#### [REQUIREMENTS]
Which lines in the data below contain the word "order"? Pick out each one and copy it.

#### [DATA PROVIDED]
________________________________________

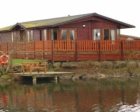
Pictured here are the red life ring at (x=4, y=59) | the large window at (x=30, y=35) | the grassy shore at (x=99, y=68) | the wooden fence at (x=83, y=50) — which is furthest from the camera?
the large window at (x=30, y=35)

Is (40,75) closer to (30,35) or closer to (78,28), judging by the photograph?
(78,28)

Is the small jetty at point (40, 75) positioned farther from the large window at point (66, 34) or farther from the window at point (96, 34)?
the window at point (96, 34)

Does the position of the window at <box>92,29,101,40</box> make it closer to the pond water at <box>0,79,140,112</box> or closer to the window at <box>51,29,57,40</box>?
the window at <box>51,29,57,40</box>

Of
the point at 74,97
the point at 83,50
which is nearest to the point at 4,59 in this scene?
the point at 83,50

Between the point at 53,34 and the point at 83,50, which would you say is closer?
the point at 83,50

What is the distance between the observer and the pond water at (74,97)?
92.0 feet

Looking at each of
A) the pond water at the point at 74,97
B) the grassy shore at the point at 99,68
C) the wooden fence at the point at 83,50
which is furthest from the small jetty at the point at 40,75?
the wooden fence at the point at 83,50

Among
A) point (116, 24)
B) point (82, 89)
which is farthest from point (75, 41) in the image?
point (82, 89)

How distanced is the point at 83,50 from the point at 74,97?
17.4m

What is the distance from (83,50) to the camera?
163ft

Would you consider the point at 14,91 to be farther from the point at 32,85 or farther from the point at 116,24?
the point at 116,24

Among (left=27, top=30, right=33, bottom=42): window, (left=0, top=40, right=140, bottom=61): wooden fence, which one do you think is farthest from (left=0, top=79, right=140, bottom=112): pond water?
(left=27, top=30, right=33, bottom=42): window

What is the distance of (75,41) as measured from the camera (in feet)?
162

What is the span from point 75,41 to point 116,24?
9.09 m
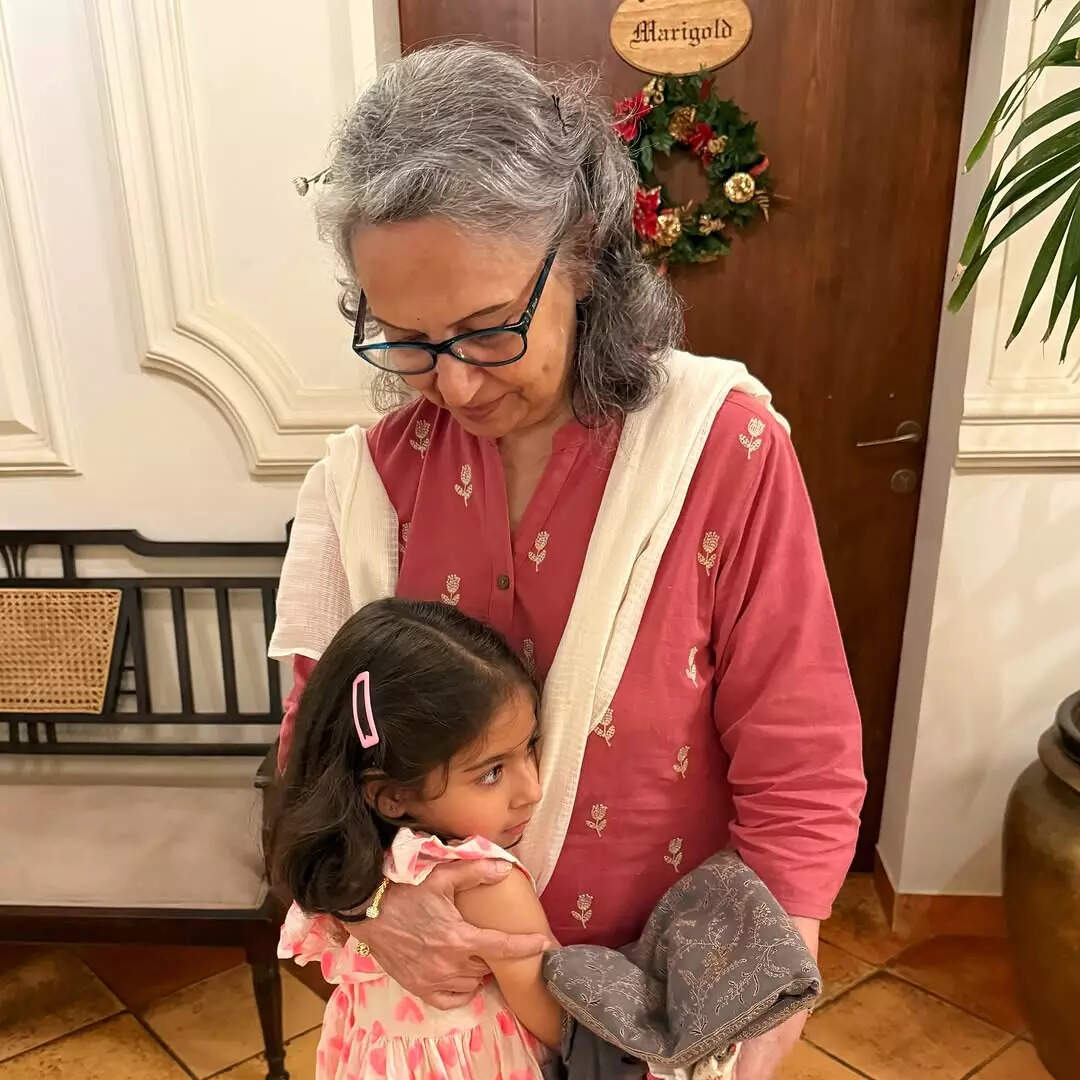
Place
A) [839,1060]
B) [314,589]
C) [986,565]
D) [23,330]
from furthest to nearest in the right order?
[23,330], [986,565], [839,1060], [314,589]

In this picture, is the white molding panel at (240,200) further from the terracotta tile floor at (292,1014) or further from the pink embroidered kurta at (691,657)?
the terracotta tile floor at (292,1014)

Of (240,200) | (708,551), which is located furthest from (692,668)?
(240,200)

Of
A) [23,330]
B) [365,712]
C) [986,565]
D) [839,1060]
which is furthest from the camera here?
[23,330]

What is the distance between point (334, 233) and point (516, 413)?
25 cm

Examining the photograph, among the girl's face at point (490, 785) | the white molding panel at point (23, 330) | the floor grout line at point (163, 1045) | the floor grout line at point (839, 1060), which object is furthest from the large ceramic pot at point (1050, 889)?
the white molding panel at point (23, 330)

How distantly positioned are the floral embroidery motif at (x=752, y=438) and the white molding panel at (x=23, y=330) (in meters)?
1.82

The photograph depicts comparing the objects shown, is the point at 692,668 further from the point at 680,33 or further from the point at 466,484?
the point at 680,33

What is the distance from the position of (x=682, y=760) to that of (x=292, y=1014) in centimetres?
154

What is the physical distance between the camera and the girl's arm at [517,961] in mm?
993

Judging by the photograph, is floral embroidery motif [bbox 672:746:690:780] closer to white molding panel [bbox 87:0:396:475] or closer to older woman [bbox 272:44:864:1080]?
older woman [bbox 272:44:864:1080]

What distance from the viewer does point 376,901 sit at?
102 centimetres

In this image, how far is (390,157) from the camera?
846 mm

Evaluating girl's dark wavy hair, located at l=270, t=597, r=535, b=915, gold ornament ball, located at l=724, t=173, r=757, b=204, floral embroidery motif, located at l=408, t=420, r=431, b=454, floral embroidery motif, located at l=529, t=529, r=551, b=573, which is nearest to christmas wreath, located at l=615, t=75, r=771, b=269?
gold ornament ball, located at l=724, t=173, r=757, b=204

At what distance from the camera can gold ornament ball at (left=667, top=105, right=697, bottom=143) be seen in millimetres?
2068
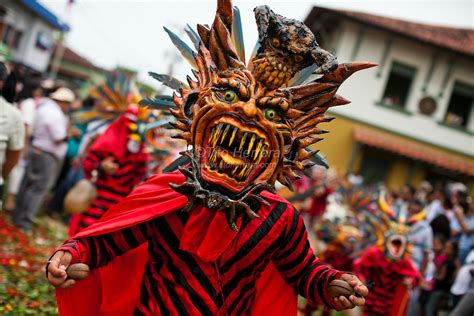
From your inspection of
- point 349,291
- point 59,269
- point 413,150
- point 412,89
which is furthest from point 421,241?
point 412,89

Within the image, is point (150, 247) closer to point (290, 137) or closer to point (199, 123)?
point (199, 123)

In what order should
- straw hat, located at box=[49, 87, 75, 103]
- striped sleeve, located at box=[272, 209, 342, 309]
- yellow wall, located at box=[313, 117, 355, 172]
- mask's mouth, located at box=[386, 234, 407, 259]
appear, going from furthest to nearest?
yellow wall, located at box=[313, 117, 355, 172] < straw hat, located at box=[49, 87, 75, 103] < mask's mouth, located at box=[386, 234, 407, 259] < striped sleeve, located at box=[272, 209, 342, 309]

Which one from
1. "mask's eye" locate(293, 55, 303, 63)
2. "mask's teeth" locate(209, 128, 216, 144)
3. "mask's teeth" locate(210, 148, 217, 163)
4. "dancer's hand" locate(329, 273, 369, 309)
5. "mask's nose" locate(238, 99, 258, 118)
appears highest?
"mask's eye" locate(293, 55, 303, 63)

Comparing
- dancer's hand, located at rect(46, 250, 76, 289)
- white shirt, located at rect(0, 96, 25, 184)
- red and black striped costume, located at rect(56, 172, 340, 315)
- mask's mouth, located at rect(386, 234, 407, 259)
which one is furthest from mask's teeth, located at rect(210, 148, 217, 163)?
mask's mouth, located at rect(386, 234, 407, 259)

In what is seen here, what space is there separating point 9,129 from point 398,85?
1897cm

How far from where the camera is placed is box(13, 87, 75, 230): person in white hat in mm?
7277

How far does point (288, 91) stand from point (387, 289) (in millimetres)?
4060

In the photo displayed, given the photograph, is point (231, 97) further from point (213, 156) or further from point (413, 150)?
point (413, 150)

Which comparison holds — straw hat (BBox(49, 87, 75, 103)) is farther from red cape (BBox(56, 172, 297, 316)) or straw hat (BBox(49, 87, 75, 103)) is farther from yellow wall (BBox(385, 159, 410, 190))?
yellow wall (BBox(385, 159, 410, 190))

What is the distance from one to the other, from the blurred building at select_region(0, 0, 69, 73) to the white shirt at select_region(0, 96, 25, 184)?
2121 cm

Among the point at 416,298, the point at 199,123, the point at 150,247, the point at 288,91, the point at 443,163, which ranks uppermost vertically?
the point at 443,163

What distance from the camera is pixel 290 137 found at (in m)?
2.51

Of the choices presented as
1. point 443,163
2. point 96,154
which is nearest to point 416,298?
point 96,154

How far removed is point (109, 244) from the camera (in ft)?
8.86
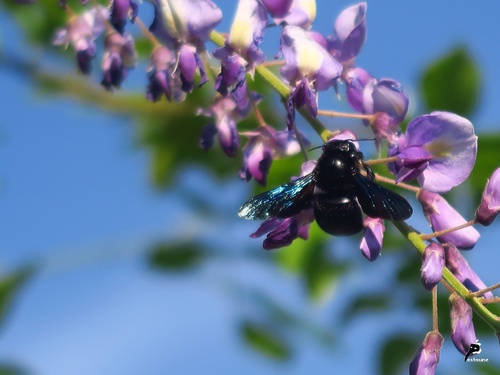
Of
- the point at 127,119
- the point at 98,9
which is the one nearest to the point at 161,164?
the point at 127,119

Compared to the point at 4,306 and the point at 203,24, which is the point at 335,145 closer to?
the point at 203,24

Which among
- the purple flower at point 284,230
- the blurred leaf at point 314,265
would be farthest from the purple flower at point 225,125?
the blurred leaf at point 314,265

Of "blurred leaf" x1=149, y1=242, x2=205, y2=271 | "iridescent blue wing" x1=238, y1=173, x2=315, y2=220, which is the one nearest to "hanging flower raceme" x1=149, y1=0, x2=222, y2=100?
"iridescent blue wing" x1=238, y1=173, x2=315, y2=220

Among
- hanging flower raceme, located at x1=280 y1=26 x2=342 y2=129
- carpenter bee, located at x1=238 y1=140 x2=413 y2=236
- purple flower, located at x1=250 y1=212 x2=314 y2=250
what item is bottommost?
purple flower, located at x1=250 y1=212 x2=314 y2=250

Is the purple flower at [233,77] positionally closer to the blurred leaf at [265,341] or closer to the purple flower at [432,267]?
the purple flower at [432,267]

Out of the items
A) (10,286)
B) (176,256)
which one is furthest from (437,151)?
(176,256)

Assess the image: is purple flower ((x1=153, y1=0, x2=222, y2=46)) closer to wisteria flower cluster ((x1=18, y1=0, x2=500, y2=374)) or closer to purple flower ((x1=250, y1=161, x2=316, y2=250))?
wisteria flower cluster ((x1=18, y1=0, x2=500, y2=374))
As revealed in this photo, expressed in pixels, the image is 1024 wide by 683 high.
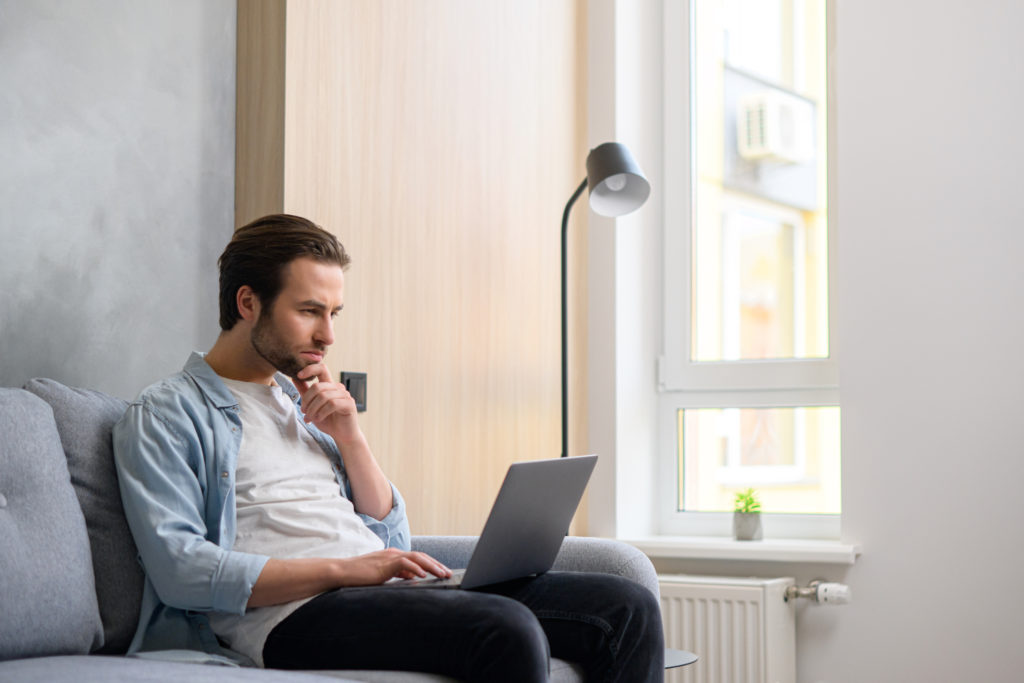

________________________________________

#### [ANSWER IN FULL]
from furthest to nearest in the right order?
In what order should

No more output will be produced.